In fact, what I learn about God's love is that God's love is never exhausted. Look at chapter 14, verse 4, one of my favorite verses in this whole book, chapter 14, verse 4, "I will heal their waywardness and love them freely, for My anger has turned away from them." "I will love them freely." Paul picks up on this theme in Romans, chapter 4 and chapter 5. He uses the word 'dorean' in Greek. "I will love them freely." That means no strings attached, prior conditions not having been met.
What do I have to do to receive God's love? I have to breathe because God loves me. And God's love is not restricted. And God's love is never exhausted. That great Frederick M. Lehman hymn, I am just taken aback every time I hear this hymn,
The love of God is greater far
than tongue or pen can ever tell.
It goes beyond the highest star
and reaches to the lowest hell.
The guilty pair bowed down with care,
God gave his Son to win.
His erring child he reconciled and
pardoned from his sin.
God is more apt to want to forgive us than He is to punish us.
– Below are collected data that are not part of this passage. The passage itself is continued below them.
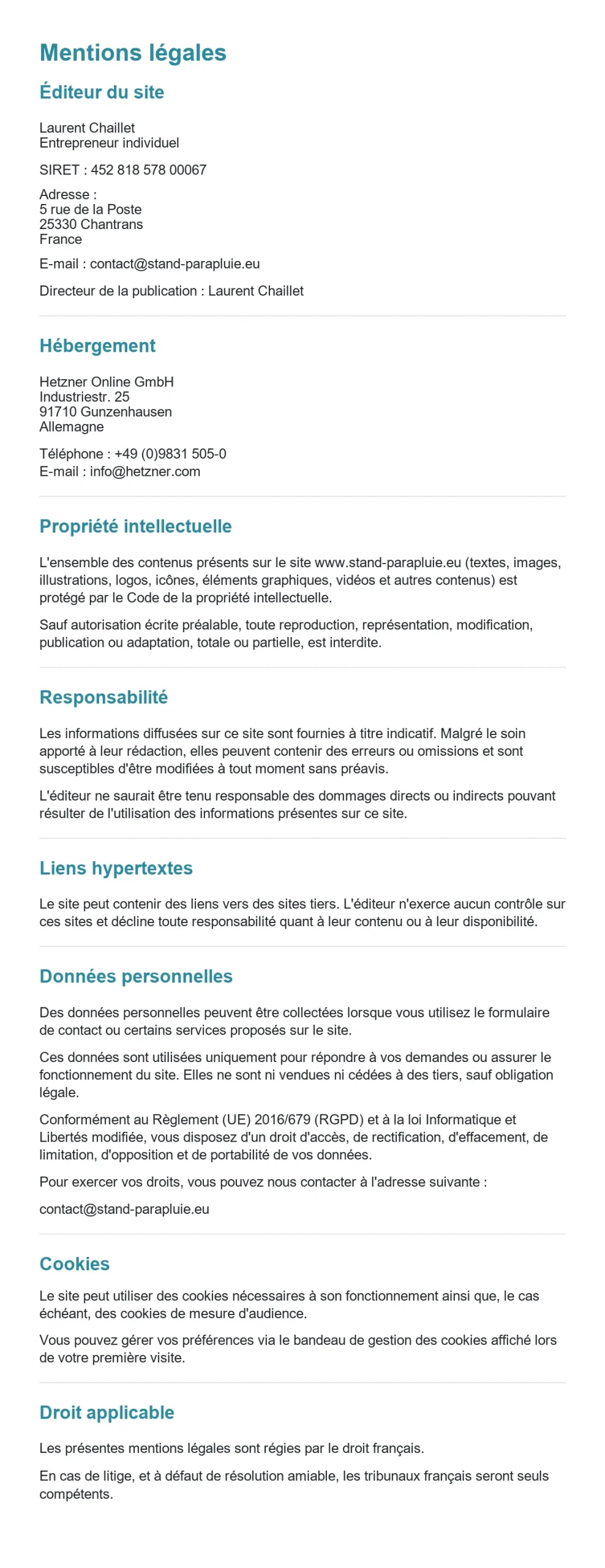 Mentions légales

Éditeur du site

Laurent Chaillet
Entrepreneur individuel

SIRET : 452 818 578 00067

Adresse :
5 rue de la Poste
25330 Chantrans
France

E-mail : contact@stand-parapluie.eu

Directeur de la publication : Laurent Chaillet

Hébergement

Hetzner Online GmbH
Industriestr. 25
91710 Gunzenhausen
Allemagne

Téléphone : +49 (0)9831 505-0
E-mail : info@hetzner.com

Propriété intellectuelle

L'ensemble des contenus présents sur le site www.stand-parapluie.eu (textes, images, illustrations, logos, icônes, éléments graphiques, vidéos et autres contenus) est protégé par le Code de la propriété intellectuelle.

Sauf autorisation écrite préalable, toute reproduction, représentation, modification, publication ou adaptation, totale ou partielle, est interdite.

Responsabilité

Les informations diffusées sur ce site sont fournies à titre indicatif. Malgré le soin apporté à leur rédaction, elles peuvent contenir des erreurs ou omissions et sont susceptibles d'être modifiées à tout moment sans préavis.

L'éditeur ne saurait être tenu responsable des dommages directs ou indirects pouvant résulter de l'utilisation des informations présentes sur ce site.

Liens hypertextes

Le site peut contenir des liens vers des sites tiers. L'éditeur n'exerce aucun contrôle sur ces sites et décline toute responsabilité quant à leur contenu ou à leur disponibilité.

Données personnelles

Des données personnelles peuvent être collectées lorsque vous utilisez le formulaire de contact ou certains services proposés sur le site.

Ces données sont utilisées uniquement pour répondre à vos demandes ou assurer le fonctionnement du site. Elles ne sont ni vendues ni cédées à des tiers, sauf obligation légale.

Conformément au Règlement (UE) 2016/679 (RGPD) et à la loi Informatique et Libertés modifiée, vous disposez d'un droit d'accès, de rectification, d'effacement, de limitation, d'opposition et de portabilité de vos données.

Pour exercer vos droits, vous pouvez nous contacter à l'adresse suivante :

contact@stand-parapluie.eu

Cookies

Le site peut utiliser des cookies nécessaires à son fonctionnement ainsi que, le cas échéant, des cookies de mesure d'audience.

Vous pouvez gérer vos préférences via le bandeau de gestion des cookies affiché lors de votre première visite.

Droit applicable

Les présentes mentions légales sont régies par le droit français.

En cas de litige, et à défaut de résolution amiable, les tribunaux français seront seuls compétents.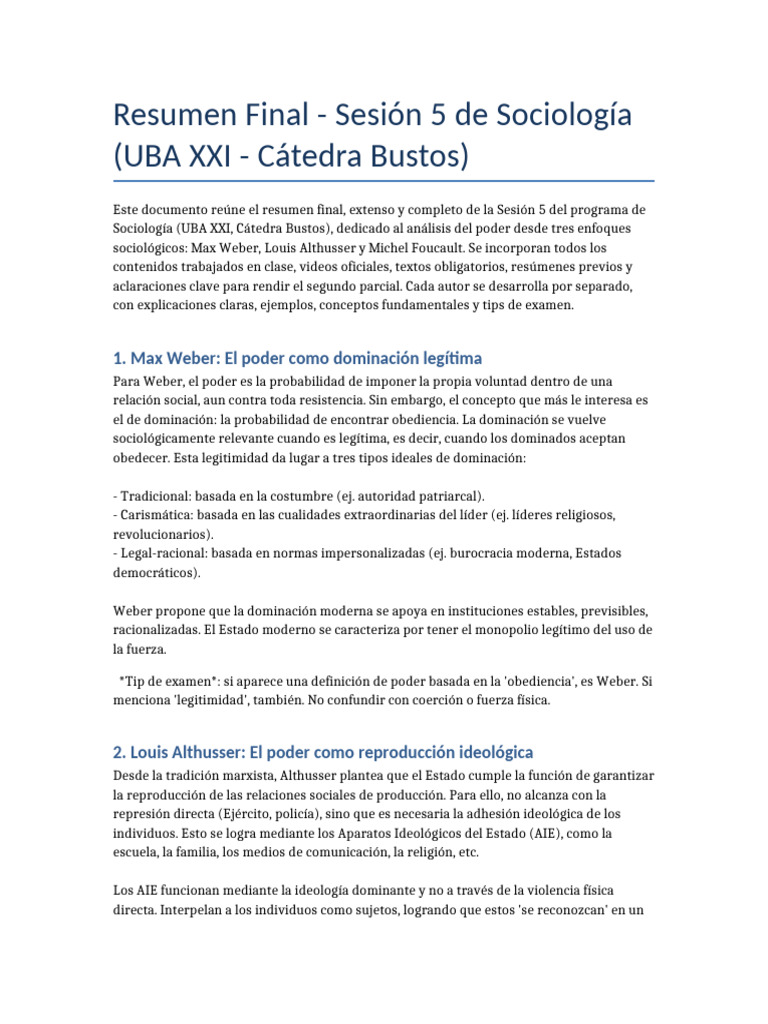 Resumen Final - Sesión 5 de Sociología (UBA XXI - Cátedra Bustos)

Este documento reúne el resumen final, extenso y completo de la Sesión 5 del programa de Sociología (UBA XXI, Cátedra Bustos), dedicado al análisis del poder desde tres enfoques sociológicos: Max Weber, Louis Althusser y Michel Foucault. Se incorporan todos los contenidos trabajados en clase, videos oficiales, textos obligatorios, resúmenes previos y aclaraciones clave para rendir el segundo parcial. Cada autor se desarrolla por separado, con explicaciones claras, ejemplos, conceptos fundamentales y tips de examen.

1. Max Weber: El poder como dominación legítima

Para Weber, el poder es la probabilidad de imponer la propia voluntad dentro de una relación social, aun contra toda resistencia. Sin embargo, el concepto que más le interesa es el de dominación: la probabilidad de encontrar obediencia. La dominación se vuelve sociológicamente relevante cuando es legítima, es decir, cuando los dominados aceptan obedecer. Esta legitimidad da lugar a tres tipos ideales de dominación:

- Tradicional: basada en la costumbre (ej. autoridad patriarcal).
- Carismática: basada en las cualidades extraordinarias del líder (ej. líderes religiosos, revolucionarios).
- Legal-racional: basada en normas impersonalizadas (ej. burocracia moderna, Estados democráticos).

Weber propone que la dominación moderna se apoya en instituciones estables, previsibles, racionalizadas. El Estado moderno se caracteriza por tener el monopolio legítimo del uso de la fuerza.

*Tip de examen*: si aparece una definición de poder basada en la 'obediencia', es Weber. Si menciona 'legitimidad', también. No confundir con coerción o fuerza física.

2. Louis Althusser: El poder como reproducción ideológica

Desde la tradición marxista, Althusser plantea que el Estado cumple la función de garantizar la reproducción de las relaciones sociales de producción. Para ello, no alcanza con la represión directa (Ejército, policía), sino que es necesaria la adhesión ideológica de los individuos. Esto se logra mediante los Aparatos Ideológicos del Estado (AIE), como la escuela, la familia, los medios de comunicación, la religión, etc.

Los AIE funcionan mediante la ideología dominante y no a través de la violencia física directa. Interpelan a los individuos como sujetos, logrando que estos 'se reconozcan' en un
Could we with ink the ocean fill
and were the skies of parchment made;
were every stalk on earth a quill,
and every man a scribe by trade;
To write the love of God above
would drain the ocean dry.
Nor could the scroll contain the whole
though stretched from sky to sky.
Oh love of God, how rich and pure,
how measureless and strong.
It shall forevermore endure
the saints and angel's song.
You cannot exhaust God's love. You don't have a son or daughter that's gotten so far away from the Lord God that He can't love them. You don't have a church that's gone so haywire from in-fighting that God can't love the people in that church. And you, my friend, have not hidden sin so long that if you confess that sin, if you repent of that sin, you've not hidden sin so long that God will not be there to express His love.
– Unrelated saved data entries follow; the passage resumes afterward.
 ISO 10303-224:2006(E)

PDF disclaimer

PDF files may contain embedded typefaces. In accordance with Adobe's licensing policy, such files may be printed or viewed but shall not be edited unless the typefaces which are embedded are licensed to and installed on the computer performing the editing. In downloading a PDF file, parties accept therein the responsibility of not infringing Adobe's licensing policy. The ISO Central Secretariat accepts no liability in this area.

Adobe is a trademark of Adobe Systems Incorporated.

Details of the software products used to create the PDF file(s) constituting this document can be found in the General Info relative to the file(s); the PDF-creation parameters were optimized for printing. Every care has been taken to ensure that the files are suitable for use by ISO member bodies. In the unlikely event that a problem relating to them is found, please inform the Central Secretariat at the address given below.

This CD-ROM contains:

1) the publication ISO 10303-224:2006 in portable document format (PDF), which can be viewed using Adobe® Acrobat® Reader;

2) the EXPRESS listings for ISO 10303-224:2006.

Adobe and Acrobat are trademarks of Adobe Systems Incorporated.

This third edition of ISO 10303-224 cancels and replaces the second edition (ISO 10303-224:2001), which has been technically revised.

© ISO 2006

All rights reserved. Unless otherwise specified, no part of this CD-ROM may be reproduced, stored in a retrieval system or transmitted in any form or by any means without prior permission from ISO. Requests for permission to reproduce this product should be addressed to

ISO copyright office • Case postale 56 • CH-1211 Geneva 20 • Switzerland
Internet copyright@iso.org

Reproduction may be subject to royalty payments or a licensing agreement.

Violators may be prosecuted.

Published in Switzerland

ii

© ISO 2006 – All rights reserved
The love of God is absolutely inexhaustible.
Paul came to grips with this, at least he tried to. In Romans, chapter 8, "Who shall separate us from the love of Christ? Shall trouble or hardship persecution or famine or nakedness or danger or sword?" (Romans 8:35). I mean it's almost like grasping at straws here. Now, give me an idea of what might separate me from the love of Christ. "No, in all these things we are more than conquerors through Him who loved us. For I am convinced that neither death nor life, neither angels nor demons, neither the present nor the future, nor any powers, neither height nor depth," just in case I've forgotten something, "nor anything else in all creation, will be able to separate us from the love of God that is in Christ Jesus our Lord."
See, the great thing about God's love is not that God loved Gomer while Gomer was living out in sin. The great thing about God's love is, God loves me. I'm appreciative of the fact that He loved Gomer. I'm appreciative of the fact that He loved Israel while Israel was sinning against the Lord God.
But the most amazing thing to me about God's love is that He loves me and His love is inexhaustible to me, as it is inexhaustible to you.
God would much rather love you than punish you. That's why God is so interested in our coming to grips with our sin. Because when we come to grips with our sin, we know that sin brings judgment. And when we come to grips with that sin we can avoid that judgment by repenting of that sin because repentance brings salvation. And underneath it all is the love of God calling us to come home to Him.